REQUEST:
Copy all of the material below, replacing "camera" with "viewer" wherever it occurs and leaving everything else as it is.

RECORDS:
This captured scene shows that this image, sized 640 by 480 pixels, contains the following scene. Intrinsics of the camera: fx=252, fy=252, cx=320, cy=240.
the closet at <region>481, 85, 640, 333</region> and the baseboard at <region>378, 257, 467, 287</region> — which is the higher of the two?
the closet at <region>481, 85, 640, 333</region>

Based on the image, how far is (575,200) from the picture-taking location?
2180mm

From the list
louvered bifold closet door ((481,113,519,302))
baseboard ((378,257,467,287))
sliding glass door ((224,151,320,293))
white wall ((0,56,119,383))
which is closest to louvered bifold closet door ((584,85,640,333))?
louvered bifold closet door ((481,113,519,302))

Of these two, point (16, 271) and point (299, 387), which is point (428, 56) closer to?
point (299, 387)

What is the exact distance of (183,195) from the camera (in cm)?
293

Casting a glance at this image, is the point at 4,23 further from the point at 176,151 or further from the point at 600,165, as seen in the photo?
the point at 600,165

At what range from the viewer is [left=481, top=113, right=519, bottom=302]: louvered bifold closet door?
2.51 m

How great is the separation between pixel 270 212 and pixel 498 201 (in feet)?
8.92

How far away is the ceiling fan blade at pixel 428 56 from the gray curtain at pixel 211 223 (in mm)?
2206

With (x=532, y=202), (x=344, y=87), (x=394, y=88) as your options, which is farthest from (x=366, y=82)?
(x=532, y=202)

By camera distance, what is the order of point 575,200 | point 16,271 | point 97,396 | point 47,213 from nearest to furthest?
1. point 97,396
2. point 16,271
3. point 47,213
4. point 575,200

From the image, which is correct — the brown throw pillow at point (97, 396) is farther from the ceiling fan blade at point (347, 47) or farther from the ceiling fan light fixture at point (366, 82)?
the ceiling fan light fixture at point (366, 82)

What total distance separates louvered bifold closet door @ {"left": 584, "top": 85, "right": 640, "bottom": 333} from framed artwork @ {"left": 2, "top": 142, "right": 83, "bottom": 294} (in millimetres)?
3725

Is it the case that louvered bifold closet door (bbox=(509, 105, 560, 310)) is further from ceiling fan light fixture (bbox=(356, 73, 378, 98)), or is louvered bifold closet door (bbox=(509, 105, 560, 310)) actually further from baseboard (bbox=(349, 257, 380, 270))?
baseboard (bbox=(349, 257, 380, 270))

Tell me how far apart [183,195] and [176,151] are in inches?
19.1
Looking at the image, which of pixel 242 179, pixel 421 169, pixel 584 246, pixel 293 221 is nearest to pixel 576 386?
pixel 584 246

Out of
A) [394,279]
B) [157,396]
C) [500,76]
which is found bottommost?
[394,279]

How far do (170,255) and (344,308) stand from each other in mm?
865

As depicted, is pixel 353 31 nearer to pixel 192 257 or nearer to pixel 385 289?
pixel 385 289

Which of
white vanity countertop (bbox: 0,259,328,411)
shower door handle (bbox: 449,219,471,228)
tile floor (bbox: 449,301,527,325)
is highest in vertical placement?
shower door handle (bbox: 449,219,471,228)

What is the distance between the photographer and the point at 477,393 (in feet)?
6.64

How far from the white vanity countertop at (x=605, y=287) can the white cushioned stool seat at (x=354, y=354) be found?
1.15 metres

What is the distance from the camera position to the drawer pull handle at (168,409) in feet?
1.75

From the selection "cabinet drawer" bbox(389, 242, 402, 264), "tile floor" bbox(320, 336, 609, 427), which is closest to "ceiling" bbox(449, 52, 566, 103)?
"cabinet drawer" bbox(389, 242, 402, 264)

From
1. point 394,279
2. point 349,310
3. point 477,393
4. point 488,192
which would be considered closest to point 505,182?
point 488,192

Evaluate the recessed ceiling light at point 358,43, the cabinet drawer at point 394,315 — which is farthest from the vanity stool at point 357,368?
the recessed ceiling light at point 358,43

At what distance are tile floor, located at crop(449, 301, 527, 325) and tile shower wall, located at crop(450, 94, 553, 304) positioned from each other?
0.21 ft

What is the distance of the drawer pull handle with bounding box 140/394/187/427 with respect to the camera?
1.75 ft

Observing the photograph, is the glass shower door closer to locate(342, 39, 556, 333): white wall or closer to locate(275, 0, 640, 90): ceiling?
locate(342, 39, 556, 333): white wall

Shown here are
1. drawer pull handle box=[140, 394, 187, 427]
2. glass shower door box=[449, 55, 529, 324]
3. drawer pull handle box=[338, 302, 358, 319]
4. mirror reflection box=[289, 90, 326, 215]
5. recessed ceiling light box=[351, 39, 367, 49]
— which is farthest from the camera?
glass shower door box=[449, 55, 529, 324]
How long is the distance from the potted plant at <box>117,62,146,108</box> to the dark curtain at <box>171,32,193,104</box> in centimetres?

CORRECT ANSWER:
This captured scene shows that this image, sized 640 by 480 pixels, contains the following scene. Intrinsics of the viewer: fx=252, fy=252, cx=320, cy=240.
the closet at <region>481, 85, 640, 333</region> and the baseboard at <region>378, 257, 467, 287</region> — which is the higher of the two?
the closet at <region>481, 85, 640, 333</region>

Based on the image, how far is (575,200) from the picture-taking location?
2180mm

From the list
louvered bifold closet door ((481,113,519,302))
baseboard ((378,257,467,287))
sliding glass door ((224,151,320,293))
white wall ((0,56,119,383))
which is closest to louvered bifold closet door ((584,85,640,333))?
louvered bifold closet door ((481,113,519,302))

Of these two, point (16, 271) and point (299, 387), which is point (428, 56) closer to?
point (299, 387)

What is the exact distance of (183,195) from the viewer (in cm)?
293

Casting a glance at this image, is the point at 4,23 further from the point at 176,151 or further from the point at 600,165, as seen in the photo?
the point at 600,165

At what range from the viewer is [left=481, top=113, right=519, bottom=302]: louvered bifold closet door?
2.51 m

How great is the separation between pixel 270 212 and pixel 498 201 (in feet)?
8.92

How far away is the ceiling fan blade at pixel 428 56 from the gray curtain at pixel 211 223 (in mm)?
2206

With (x=532, y=202), (x=344, y=87), (x=394, y=88) as your options, which is farthest from (x=366, y=82)?
(x=532, y=202)

By viewer distance, what is the order of point 575,200 | point 16,271 | point 97,396 | point 47,213 from nearest to furthest?
1. point 97,396
2. point 16,271
3. point 47,213
4. point 575,200

From the image, which is correct — the brown throw pillow at point (97, 396) is farther from the ceiling fan blade at point (347, 47) or farther from the ceiling fan light fixture at point (366, 82)?
the ceiling fan light fixture at point (366, 82)

What total distance separates louvered bifold closet door @ {"left": 584, "top": 85, "right": 640, "bottom": 333} from framed artwork @ {"left": 2, "top": 142, "right": 83, "bottom": 294} (in millimetres)?
3725

Is it the case that louvered bifold closet door (bbox=(509, 105, 560, 310)) is further from ceiling fan light fixture (bbox=(356, 73, 378, 98)), or is louvered bifold closet door (bbox=(509, 105, 560, 310)) actually further from baseboard (bbox=(349, 257, 380, 270))?
baseboard (bbox=(349, 257, 380, 270))

Tell me how far apart [183,195] and [176,151] are in inches?
19.1
Looking at the image, which of pixel 242 179, pixel 421 169, pixel 584 246, pixel 293 221 is nearest to pixel 576 386?
pixel 584 246

Out of
A) [394,279]
B) [157,396]
C) [500,76]
which is found bottommost?
[394,279]

How far do (170,255) and (344,308) stand from each other in mm?
865

As depicted, is pixel 353 31 nearer to pixel 192 257 or nearer to pixel 385 289?
pixel 385 289

Which of
white vanity countertop (bbox: 0,259,328,411)
shower door handle (bbox: 449,219,471,228)
tile floor (bbox: 449,301,527,325)
is highest in vertical placement?
shower door handle (bbox: 449,219,471,228)

What is the distance between the photographer and the point at 477,393 (in feet)?
6.64

How far from the white vanity countertop at (x=605, y=287) can the white cushioned stool seat at (x=354, y=354) be found?
1.15 metres

What is the distance from the viewer position to the drawer pull handle at (168,409) in feet?
1.75

From the selection "cabinet drawer" bbox(389, 242, 402, 264), "tile floor" bbox(320, 336, 609, 427), which is closest to "ceiling" bbox(449, 52, 566, 103)?
"cabinet drawer" bbox(389, 242, 402, 264)

From
1. point 394,279
2. point 349,310
3. point 477,393
4. point 488,192
which would be considered closest to point 505,182?
point 488,192

Evaluate the recessed ceiling light at point 358,43, the cabinet drawer at point 394,315 — which is farthest from the vanity stool at point 357,368?
the recessed ceiling light at point 358,43

At what distance are tile floor, located at crop(449, 301, 527, 325) and tile shower wall, located at crop(450, 94, 553, 304) positioned from each other?
0.21 ft

What is the distance of the drawer pull handle with bounding box 140/394/187/427 with respect to the viewer?
1.75 ft

Observing the photograph, is the glass shower door closer to locate(342, 39, 556, 333): white wall or closer to locate(275, 0, 640, 90): ceiling?
locate(342, 39, 556, 333): white wall

Shown here are
1. drawer pull handle box=[140, 394, 187, 427]
2. glass shower door box=[449, 55, 529, 324]
3. drawer pull handle box=[338, 302, 358, 319]
4. mirror reflection box=[289, 90, 326, 215]
5. recessed ceiling light box=[351, 39, 367, 49]
— which is farthest from the viewer?
glass shower door box=[449, 55, 529, 324]
How long is the distance from the potted plant at <box>117,62,146,108</box> to the dark curtain at <box>171,32,193,104</box> in centimetres?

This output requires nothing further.